Just do it anyway—I always have, and always will.

Well, I haven't always—just for maybe 20 years.

I'm exactly the opposite. It'd been on my todo list for years to one day learn the difference between the different dashes. I kept putting not doing it.

Then came LLMs, and there was so much talk of them using em dashes. A few weeks ago, I finally decided it's time and learned the difference. (Which took all of 2 minutes, btw.) Now I love em dashes and am putting them everywhere I can! Even though most people now assume I'm using AI to write for me.

Before the wide adoption of Unicode in mainstream operating systems, quite a few people used -- (two ASCII minus signs) to differentiate between a hyphen and a dash (of either pedigree), and some people used -- in emails and online where a dash was required.

Most think that it came from TeX, which had -- (for an en dash) and --- (for an em dash, although I don't think I have ever observed it out in the wild outside TeX), but in fact, the habit well predates TeX and goes all the way back to typewriters where typists habitually hit two hyphens in a row to approximate an em dash. The approximated em dash was described in hard-copy manuscript preparation rules such as The Chicago Manual of Style.

So, if you have ever used a typewriter or TeX, you can claim an even richer than 20 years’ heritage of using the em dash.

i've always used double dashes -- because i once i setup a osx shortcut to change those into em-dashes, but i never bother to setup this again in other computers.

so now, i just use double dashes for everything.

(shit, i wonder when llms will start doing this instead of normal em)

  • Then we start using triple dashes to throw them off and then when they catch onto that we can reclaim em dashes!

;)

I defer to Merriam-Webster and/or Harbrace (rather than TCMoS) on punctuation usage.

https://www.merriam-webster.com/grammar/em-dash-en-dash-how-...

Magical signal panacea searching is ultimately fruitless.

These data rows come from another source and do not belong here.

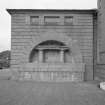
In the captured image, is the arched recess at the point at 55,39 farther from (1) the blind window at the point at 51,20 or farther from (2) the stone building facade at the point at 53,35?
→ (1) the blind window at the point at 51,20

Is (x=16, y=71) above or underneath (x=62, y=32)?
underneath

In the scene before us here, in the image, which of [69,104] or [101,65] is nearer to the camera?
[69,104]

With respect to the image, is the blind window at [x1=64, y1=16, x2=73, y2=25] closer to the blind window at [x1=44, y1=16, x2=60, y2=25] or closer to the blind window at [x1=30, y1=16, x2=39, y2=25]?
the blind window at [x1=44, y1=16, x2=60, y2=25]

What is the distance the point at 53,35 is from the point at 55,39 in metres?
0.58

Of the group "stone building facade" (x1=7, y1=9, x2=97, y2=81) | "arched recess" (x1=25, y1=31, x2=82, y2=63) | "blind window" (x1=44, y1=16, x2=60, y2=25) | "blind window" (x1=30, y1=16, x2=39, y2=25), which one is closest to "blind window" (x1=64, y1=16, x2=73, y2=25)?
"stone building facade" (x1=7, y1=9, x2=97, y2=81)

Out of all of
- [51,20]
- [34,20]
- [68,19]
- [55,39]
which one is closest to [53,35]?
[55,39]

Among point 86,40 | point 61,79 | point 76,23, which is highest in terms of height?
point 76,23

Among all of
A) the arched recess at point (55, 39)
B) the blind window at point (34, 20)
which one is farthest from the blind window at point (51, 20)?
the arched recess at point (55, 39)

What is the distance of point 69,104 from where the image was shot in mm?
6867

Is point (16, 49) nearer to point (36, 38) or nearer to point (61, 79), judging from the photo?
point (36, 38)

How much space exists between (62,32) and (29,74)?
22.3 feet

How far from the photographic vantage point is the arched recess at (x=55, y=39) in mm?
15008

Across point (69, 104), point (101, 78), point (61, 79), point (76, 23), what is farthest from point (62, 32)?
point (69, 104)

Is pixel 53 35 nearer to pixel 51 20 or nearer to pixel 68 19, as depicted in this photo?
pixel 51 20
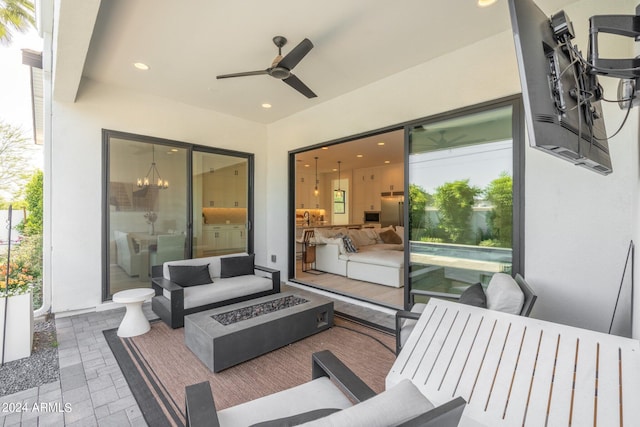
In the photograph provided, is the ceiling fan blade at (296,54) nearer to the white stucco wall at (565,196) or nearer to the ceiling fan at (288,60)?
the ceiling fan at (288,60)

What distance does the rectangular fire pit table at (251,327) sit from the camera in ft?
8.16

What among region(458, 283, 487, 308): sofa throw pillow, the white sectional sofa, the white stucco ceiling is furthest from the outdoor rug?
the white stucco ceiling

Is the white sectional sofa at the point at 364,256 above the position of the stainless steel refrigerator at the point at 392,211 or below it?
below

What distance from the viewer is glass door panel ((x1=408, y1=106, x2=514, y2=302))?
3025 mm

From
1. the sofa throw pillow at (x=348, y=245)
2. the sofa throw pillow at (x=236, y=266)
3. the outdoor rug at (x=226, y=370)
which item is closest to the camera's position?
the outdoor rug at (x=226, y=370)

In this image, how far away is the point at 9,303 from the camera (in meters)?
2.69

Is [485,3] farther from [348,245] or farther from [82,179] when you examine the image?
[82,179]

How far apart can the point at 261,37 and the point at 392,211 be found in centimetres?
744

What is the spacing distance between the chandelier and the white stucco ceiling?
1.11 meters

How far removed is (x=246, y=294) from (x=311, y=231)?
3.08 meters

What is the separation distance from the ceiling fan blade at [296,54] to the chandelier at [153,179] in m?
2.97

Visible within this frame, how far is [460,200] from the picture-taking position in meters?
3.33

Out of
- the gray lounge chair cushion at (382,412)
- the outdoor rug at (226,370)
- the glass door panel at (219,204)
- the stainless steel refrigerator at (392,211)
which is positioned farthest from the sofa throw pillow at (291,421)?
the stainless steel refrigerator at (392,211)

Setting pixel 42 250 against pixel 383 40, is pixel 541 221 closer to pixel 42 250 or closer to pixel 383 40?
pixel 383 40
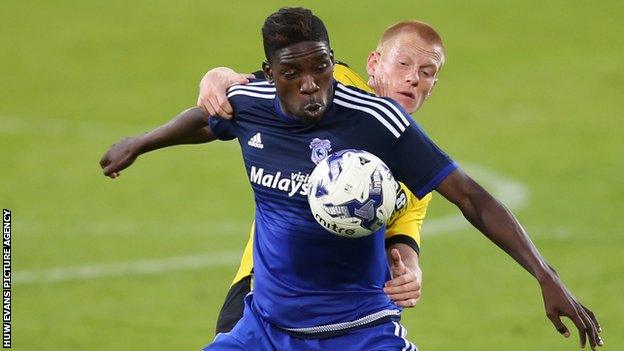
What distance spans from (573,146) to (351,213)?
13352 millimetres

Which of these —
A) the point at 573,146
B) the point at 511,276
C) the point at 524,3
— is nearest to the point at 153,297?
the point at 511,276

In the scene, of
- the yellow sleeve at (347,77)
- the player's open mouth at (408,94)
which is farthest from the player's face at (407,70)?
the yellow sleeve at (347,77)

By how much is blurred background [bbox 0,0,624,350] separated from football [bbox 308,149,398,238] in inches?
224

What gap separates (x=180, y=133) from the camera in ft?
30.1

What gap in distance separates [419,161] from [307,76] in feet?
2.38

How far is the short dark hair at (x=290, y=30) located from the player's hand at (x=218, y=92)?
1.71 ft

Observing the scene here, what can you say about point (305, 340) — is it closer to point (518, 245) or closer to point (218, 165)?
point (518, 245)

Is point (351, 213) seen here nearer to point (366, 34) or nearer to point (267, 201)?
point (267, 201)

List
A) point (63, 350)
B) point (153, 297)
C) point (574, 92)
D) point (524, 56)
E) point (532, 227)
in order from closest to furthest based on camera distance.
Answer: point (63, 350) → point (153, 297) → point (532, 227) → point (574, 92) → point (524, 56)

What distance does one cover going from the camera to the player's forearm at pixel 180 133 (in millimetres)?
9117

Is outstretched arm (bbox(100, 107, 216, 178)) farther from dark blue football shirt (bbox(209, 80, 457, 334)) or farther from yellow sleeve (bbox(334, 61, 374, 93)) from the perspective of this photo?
yellow sleeve (bbox(334, 61, 374, 93))

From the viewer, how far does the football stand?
25.8ft

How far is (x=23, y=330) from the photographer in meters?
13.6

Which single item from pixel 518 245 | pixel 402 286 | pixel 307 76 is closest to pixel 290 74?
pixel 307 76
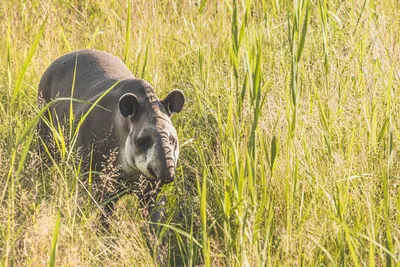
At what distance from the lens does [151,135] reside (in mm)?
4523

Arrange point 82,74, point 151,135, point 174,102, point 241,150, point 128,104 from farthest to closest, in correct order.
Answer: point 82,74 < point 174,102 < point 128,104 < point 151,135 < point 241,150

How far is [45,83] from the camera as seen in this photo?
5.92m

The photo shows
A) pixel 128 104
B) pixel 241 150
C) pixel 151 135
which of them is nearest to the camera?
pixel 241 150

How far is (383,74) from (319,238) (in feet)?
5.72

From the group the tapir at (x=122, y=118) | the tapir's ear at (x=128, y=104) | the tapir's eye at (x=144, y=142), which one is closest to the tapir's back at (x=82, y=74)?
the tapir at (x=122, y=118)

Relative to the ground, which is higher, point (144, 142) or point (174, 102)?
point (174, 102)

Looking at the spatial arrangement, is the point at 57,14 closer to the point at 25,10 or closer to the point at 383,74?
the point at 25,10

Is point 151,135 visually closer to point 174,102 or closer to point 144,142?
point 144,142

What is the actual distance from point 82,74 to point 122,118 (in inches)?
39.4

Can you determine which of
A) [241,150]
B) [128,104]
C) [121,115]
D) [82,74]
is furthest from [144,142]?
[82,74]

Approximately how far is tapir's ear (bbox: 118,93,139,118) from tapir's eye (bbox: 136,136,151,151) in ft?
0.70

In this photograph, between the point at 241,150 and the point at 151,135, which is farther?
the point at 151,135

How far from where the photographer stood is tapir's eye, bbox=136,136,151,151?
455 centimetres

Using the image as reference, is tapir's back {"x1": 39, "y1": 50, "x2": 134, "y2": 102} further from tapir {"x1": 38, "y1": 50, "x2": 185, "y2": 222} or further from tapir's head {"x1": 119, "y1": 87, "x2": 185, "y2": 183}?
tapir's head {"x1": 119, "y1": 87, "x2": 185, "y2": 183}
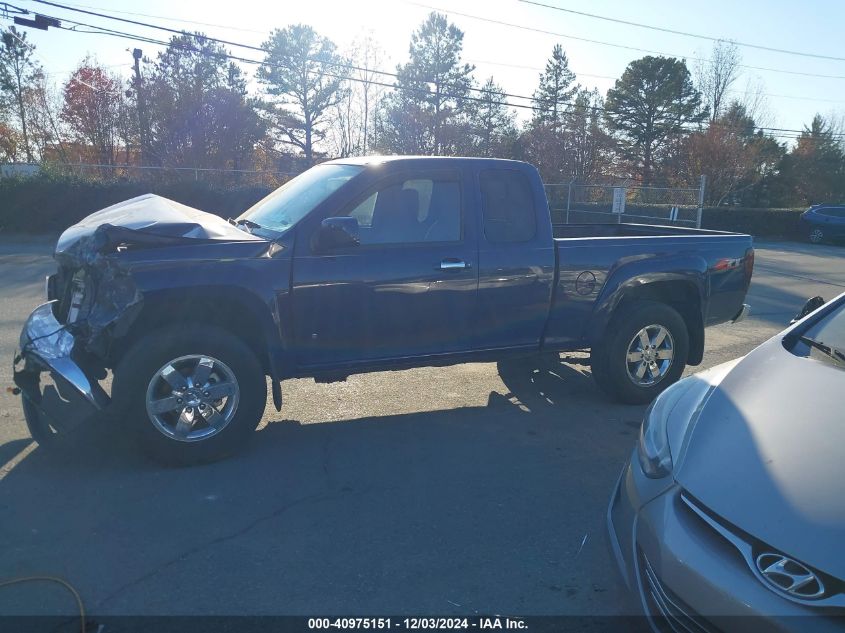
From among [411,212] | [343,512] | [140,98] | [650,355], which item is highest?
[140,98]

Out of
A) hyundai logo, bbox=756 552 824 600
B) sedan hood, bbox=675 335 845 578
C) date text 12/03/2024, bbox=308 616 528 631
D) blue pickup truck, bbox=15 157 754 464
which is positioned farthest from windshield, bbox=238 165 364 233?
hyundai logo, bbox=756 552 824 600

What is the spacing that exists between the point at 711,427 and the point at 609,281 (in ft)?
9.58

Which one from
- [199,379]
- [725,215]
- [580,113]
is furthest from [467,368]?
[580,113]

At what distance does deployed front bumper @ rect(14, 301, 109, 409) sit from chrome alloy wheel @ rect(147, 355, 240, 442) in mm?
321

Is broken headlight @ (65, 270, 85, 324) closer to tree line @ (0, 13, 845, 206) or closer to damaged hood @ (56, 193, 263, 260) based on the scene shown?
damaged hood @ (56, 193, 263, 260)

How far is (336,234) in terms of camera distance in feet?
15.0

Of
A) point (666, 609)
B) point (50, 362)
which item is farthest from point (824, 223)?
point (50, 362)

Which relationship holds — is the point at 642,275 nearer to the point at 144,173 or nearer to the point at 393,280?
the point at 393,280

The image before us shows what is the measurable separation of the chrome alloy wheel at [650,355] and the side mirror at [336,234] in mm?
2659

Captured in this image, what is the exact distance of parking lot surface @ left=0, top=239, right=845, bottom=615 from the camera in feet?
10.1

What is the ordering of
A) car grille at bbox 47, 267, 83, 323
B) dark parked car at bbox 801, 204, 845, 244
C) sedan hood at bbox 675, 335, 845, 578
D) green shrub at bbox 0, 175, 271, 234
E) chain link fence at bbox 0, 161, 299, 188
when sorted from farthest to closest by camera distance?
1. dark parked car at bbox 801, 204, 845, 244
2. chain link fence at bbox 0, 161, 299, 188
3. green shrub at bbox 0, 175, 271, 234
4. car grille at bbox 47, 267, 83, 323
5. sedan hood at bbox 675, 335, 845, 578

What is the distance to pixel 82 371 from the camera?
4.17 m

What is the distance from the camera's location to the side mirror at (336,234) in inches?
176

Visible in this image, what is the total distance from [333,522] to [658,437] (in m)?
1.83
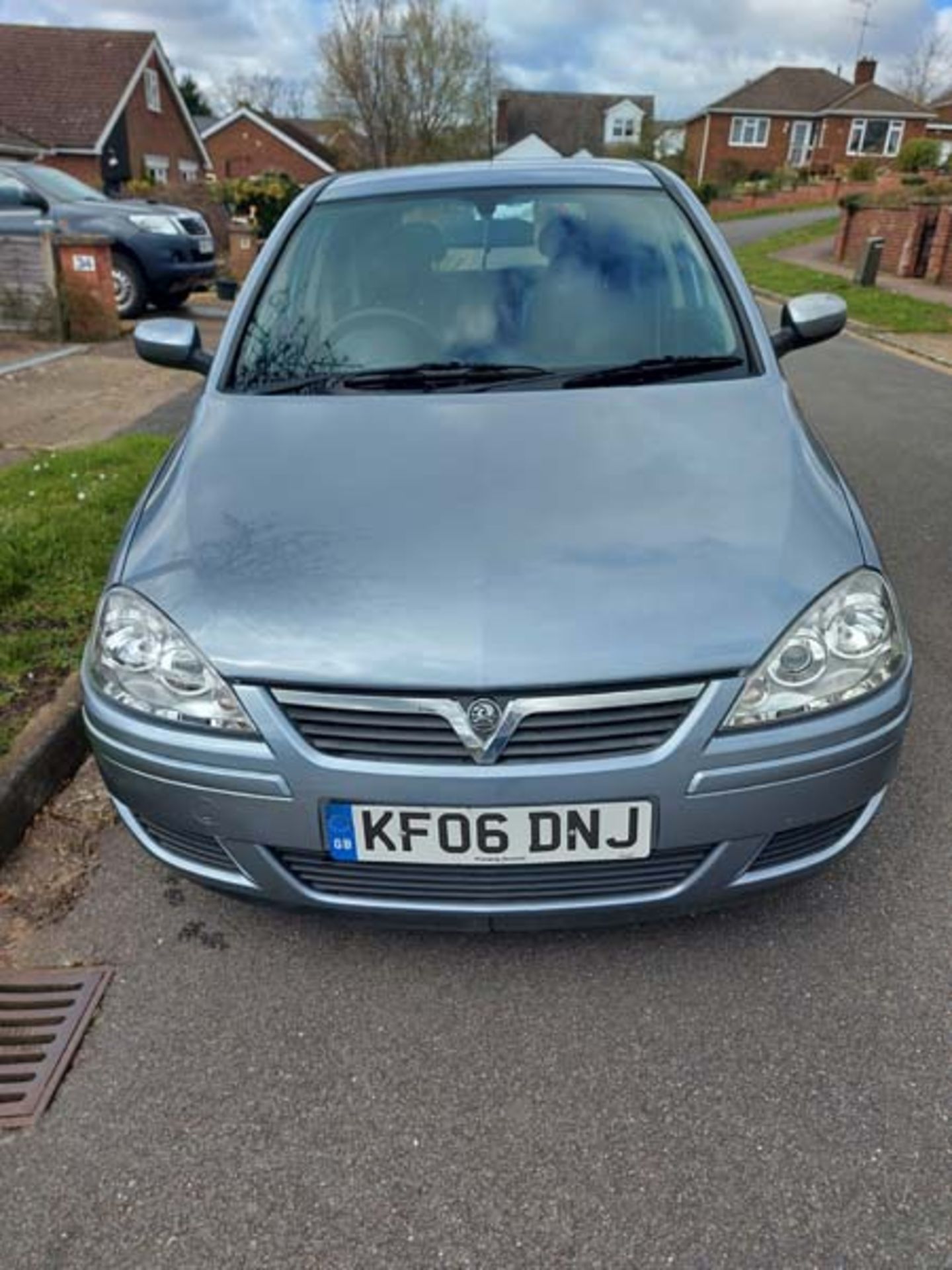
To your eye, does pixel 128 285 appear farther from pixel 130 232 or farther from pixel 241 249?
pixel 241 249

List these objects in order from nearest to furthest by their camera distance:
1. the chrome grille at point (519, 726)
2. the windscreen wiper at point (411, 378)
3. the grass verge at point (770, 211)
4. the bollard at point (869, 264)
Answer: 1. the chrome grille at point (519, 726)
2. the windscreen wiper at point (411, 378)
3. the bollard at point (869, 264)
4. the grass verge at point (770, 211)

Other ways to make bot interactions more difficult, there are policy and technological obstacles that could be introduced. For example, require an official desktop or mobile app for interaction. And then for any text copy-pasted, demarcate it. And throw an error message for any input typed inhumanly-fast. Require a micropayment of like $0.10 to comment. While these things would break the interaction style and flexibility for a lot of innocent human users, these would throw big wrenches into some but not all vulnerabilities of bot interactions.

In a lot of ways, it feels like this is simply a fight for recognition that the Mac keyboard supports emdashes.

This wouldn't be an issue if mobile users or Windows users were exercising it too, but it's just Mac owners and LLMs. And Mac owners are probably the minority of instances where it is used.

  • It works on mobile iOS too. Either the hold down - or just typing -- and letting it autocorrect will work.